En modifiant des éléments tels que la masse, l’excentricité et l’orientation du disque, les chercheurs sont parvenus à recréer les orbites en boucle des objets nucléaires détachés.
“Si l’on supprime la planète Neuf du modèle et que l’on admet à la place un grand nombre de petits objets dispersés sur une vaste zone, les attractions collectives entre ces objets pourraient tout aussi bien expliquer les orbites excentriques que l’on observe chez certains ONT”, a déclaré Sefilian.
Cela résout un problème que les scientifiques de l’université du Colorado à Boulder avaient rencontré lorsqu’ils ont émis l’hypothèse de la gravité collective l’année dernière.
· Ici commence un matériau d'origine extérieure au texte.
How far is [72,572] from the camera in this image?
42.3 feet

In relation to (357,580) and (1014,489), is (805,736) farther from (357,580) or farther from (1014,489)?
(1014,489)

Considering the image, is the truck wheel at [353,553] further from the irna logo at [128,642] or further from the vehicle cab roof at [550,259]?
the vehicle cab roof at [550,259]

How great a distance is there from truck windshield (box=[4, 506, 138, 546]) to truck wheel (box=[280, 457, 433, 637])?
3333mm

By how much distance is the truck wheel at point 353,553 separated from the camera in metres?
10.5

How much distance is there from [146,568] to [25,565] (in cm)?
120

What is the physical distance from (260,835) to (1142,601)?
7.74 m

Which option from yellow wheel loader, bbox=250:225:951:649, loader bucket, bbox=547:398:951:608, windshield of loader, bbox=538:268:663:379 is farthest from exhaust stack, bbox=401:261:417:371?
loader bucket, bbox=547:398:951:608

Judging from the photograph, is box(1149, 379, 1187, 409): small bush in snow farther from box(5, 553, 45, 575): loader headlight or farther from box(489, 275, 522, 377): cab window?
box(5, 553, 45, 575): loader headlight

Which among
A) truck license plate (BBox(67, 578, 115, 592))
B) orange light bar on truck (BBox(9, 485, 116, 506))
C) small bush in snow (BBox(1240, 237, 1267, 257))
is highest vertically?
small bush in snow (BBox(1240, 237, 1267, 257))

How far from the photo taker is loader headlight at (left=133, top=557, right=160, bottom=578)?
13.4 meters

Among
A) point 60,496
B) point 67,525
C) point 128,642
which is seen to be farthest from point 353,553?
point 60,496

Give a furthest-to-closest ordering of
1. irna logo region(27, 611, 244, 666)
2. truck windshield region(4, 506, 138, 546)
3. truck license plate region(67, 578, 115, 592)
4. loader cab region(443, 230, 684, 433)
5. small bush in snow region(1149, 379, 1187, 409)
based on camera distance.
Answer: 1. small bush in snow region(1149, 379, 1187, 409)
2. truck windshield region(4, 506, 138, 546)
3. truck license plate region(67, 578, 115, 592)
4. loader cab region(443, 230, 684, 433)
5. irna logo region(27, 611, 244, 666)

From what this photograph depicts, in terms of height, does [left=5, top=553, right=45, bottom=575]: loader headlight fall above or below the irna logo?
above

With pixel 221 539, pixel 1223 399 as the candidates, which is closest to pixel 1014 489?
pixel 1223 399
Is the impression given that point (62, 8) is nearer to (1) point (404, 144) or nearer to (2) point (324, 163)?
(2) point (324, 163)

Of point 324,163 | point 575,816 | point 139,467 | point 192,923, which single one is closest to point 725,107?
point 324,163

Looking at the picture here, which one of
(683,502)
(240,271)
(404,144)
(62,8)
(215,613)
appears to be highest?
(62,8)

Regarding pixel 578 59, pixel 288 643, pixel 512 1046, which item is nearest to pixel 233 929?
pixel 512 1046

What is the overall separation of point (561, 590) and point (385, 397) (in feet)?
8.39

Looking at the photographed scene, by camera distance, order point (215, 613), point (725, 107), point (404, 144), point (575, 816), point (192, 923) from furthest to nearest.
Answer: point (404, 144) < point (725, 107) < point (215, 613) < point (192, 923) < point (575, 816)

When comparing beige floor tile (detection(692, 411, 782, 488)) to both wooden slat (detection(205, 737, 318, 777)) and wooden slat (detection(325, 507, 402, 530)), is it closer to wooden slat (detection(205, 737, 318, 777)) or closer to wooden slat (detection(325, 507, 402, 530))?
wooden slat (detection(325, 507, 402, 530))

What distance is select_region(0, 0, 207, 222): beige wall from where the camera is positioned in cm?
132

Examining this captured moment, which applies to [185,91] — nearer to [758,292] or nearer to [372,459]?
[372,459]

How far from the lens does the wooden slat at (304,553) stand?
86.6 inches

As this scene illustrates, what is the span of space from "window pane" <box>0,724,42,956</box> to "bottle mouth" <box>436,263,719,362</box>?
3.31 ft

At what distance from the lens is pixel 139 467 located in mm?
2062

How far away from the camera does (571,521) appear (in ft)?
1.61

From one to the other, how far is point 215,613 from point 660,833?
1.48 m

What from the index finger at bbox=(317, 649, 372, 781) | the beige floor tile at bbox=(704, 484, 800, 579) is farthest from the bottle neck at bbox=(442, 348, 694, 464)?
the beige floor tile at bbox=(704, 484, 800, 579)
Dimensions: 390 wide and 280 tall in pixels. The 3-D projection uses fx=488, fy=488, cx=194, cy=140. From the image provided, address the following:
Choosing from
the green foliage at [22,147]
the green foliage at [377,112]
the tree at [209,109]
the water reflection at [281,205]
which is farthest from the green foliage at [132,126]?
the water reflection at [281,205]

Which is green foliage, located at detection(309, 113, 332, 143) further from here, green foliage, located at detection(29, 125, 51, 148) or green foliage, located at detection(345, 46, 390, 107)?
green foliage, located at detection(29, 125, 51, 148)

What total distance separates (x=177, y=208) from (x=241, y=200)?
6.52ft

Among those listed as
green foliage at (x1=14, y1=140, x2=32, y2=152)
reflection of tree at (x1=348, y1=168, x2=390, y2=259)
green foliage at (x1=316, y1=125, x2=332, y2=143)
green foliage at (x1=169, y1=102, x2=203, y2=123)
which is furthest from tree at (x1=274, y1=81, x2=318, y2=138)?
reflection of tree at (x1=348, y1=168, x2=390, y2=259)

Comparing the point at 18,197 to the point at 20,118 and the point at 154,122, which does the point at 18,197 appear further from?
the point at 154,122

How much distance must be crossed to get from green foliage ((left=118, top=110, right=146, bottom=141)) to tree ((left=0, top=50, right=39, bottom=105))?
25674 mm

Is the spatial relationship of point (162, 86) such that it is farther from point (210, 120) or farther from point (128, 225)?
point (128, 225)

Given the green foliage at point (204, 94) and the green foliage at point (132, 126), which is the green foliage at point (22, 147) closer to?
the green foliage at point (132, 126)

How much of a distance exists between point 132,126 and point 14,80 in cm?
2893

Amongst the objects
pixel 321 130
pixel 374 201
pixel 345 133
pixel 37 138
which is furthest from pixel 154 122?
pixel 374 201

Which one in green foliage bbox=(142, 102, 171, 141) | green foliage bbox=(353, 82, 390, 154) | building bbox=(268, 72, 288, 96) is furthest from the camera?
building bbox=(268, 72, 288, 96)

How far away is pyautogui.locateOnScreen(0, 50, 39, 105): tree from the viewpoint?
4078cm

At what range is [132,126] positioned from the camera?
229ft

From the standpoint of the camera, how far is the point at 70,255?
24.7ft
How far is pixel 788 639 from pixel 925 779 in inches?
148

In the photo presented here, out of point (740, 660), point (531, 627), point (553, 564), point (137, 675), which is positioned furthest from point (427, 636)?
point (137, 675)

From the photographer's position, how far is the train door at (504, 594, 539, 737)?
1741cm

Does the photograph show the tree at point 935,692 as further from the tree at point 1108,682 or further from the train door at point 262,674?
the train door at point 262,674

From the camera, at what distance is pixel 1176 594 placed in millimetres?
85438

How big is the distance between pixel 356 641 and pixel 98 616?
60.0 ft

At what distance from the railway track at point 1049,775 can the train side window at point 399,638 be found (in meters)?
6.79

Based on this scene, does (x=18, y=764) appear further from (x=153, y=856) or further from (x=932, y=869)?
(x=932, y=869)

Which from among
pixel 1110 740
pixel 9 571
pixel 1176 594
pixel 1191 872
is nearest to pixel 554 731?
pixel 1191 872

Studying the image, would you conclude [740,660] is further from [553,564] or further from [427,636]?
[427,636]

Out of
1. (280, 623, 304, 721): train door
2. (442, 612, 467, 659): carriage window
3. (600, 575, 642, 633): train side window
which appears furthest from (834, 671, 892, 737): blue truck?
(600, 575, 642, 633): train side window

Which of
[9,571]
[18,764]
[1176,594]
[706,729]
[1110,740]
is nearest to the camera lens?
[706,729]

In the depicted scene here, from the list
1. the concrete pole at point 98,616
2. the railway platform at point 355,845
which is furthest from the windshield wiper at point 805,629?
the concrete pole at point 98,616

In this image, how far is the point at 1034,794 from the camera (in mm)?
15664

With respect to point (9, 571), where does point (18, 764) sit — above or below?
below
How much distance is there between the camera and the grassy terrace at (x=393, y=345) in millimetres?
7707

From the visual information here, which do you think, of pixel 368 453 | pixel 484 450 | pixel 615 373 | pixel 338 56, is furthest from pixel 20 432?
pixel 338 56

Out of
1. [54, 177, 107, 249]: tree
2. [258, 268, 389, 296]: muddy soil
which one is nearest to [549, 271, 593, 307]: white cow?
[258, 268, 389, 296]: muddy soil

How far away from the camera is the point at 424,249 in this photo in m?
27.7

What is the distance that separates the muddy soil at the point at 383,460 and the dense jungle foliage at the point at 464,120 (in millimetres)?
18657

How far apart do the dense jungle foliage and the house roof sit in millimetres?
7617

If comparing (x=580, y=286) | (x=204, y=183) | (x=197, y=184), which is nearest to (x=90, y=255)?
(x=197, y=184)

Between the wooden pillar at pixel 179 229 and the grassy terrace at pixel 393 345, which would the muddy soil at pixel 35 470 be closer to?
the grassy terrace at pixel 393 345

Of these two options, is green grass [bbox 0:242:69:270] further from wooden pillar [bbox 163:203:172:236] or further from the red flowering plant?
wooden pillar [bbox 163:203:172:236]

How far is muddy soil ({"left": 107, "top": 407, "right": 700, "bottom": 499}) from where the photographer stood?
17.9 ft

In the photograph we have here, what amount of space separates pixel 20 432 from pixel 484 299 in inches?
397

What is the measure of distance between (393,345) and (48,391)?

Bien que leurs calculs aient permis de prendre en compte l’effet gravitationnel sur les satellites détachés, ils n’ont pas pu expliquer pourquoi leurs orbites étaient toutes inclinées de la même façon.
Et les deux modèles présentent encore un autre problème : pour produire l’effet observé, la ceinture de Kuiper a besoin d’une gravité collective d’au moins quelques masses terrestres.
Or, selon les estimations actuelles, la masse de la ceinture de Kuiper ne représente que 4 à 10 % de la masse de la Terre.
Or, d’après les modèles de formation du système solaire, elle devrait être beaucoup plus élevée. De plus, comme le fait remarquer Sefilian, il est difficile de voir l’intégralité d’un disque de débris autour d’une étoile lorsque l’on se trouve à l’intérieur, il est possible que la ceinture de Kuiper soit beaucoup plus étendue que ce que nous pouvons voir.
“Si nous n’avons pas de preuve observationnelle directe pour le disque, nous n’en avons pas non plus pour la planète Neuf, c’est pourquoi nous étudions d’autres possibilités”, a déclaré Sefilian.
“Il est également possible que les deux choses soient vraies – il pourrait y avoir un disque massif et une neuvième planète”. Avec la découverte de chaque nouveau TNO, nous rassemblons plus de preuves qui pourraient aider à expliquer leur comportement.”
Les recherches de l’équipe doivent paraître dans l’Astronomical Journal et vous pouvez trouver la préimpression sur arXiv.